Armed with such a re-assuring statement of fact, the Commonwealth journalist is fully exercised, challenged as he/she is, by the part we must all play in what the UN's Secretary-General Annan sees as the job of journalists "defining the ground rules of an emerging global civilisation in which their sense of race and ethnicity (rejects prejudice, while unearthing) what is positive about their governments and what is negative, or what is moral or what is evil."

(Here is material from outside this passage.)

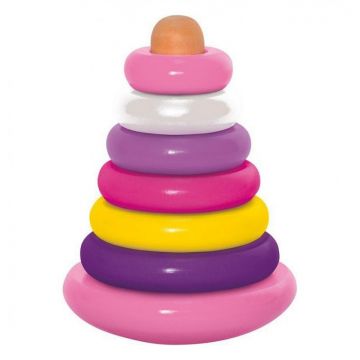 Turnulet din lemn Wooden Trendy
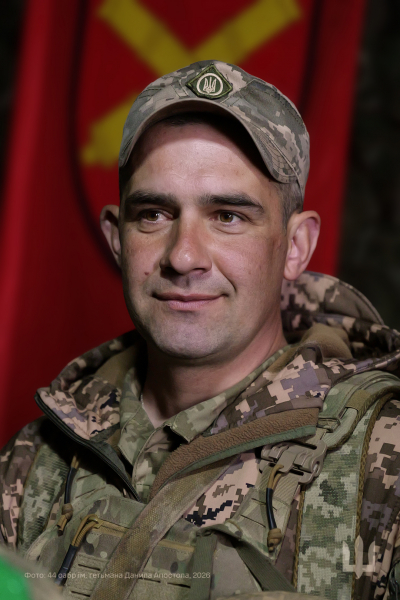 За успішне виконання бойових завдань відзначили воїнів 44-тої артилерійської бригади з Тернопільщини (ФОТО)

That global culture has long had its genesis in the Commonwealth without prejudice to its inherent diversity. And it is in this sense that both the Caribbean and the Commonwealth can have something sensible to say to third millennium social aggregations that must acknowledge the plurality of human existence even while each operates on the principle of shared common values.
Christianity continues to hold its own precisely because, since the time of Martin Luther, it has transmuted and embraced diversity without disintegrating. Here in the Caribbean, and especially in the microcosmic Trinidad, reality dictates full commitment to a plurality of religious faiths both inside and outside the historically dominant one.
It is here important to note that the ordinary people of the Commonwealth Caribbean regard the press as, at best, a fiduciary agent acting on behalf of individual citizens as much as in the national interest. Freedom of expression is, after all, a right to which all individual citizens are entitled; and not the exclusive province of any special group. That is why individual media practitioners can always count on the support of a wider public if their right to free expression is threatened, either by an unconscionable political power structure or the powerful private owners of the media. CJA, with headquarters in our region, is indeed guaranteed a zone of comfort.
FAIRNESS AND IMPARTIALITY
Finally, here in the Caribbean, not only politicians believe that self-regulation by the media is necessary. Many citizens envisage the media striving for fairness and impartiality in reporting on political affairs and other news.
Both a government's call for responsible behaviour by journalists and the journalists' assertion of their right to function without fear or favour in a democracy, are based on the appeal to freedom of expression as a fundamental human right.
Such is the psychic inheritance of Caribbean history. If this right is the cornerstone of the democratic edifice, it is also the heartbeat of a living body politic, as reflected in the history and culture of the Commonwealth Caribbean.
Professor Rex Nettleford is Vice Chancellor of the University of the West Indies.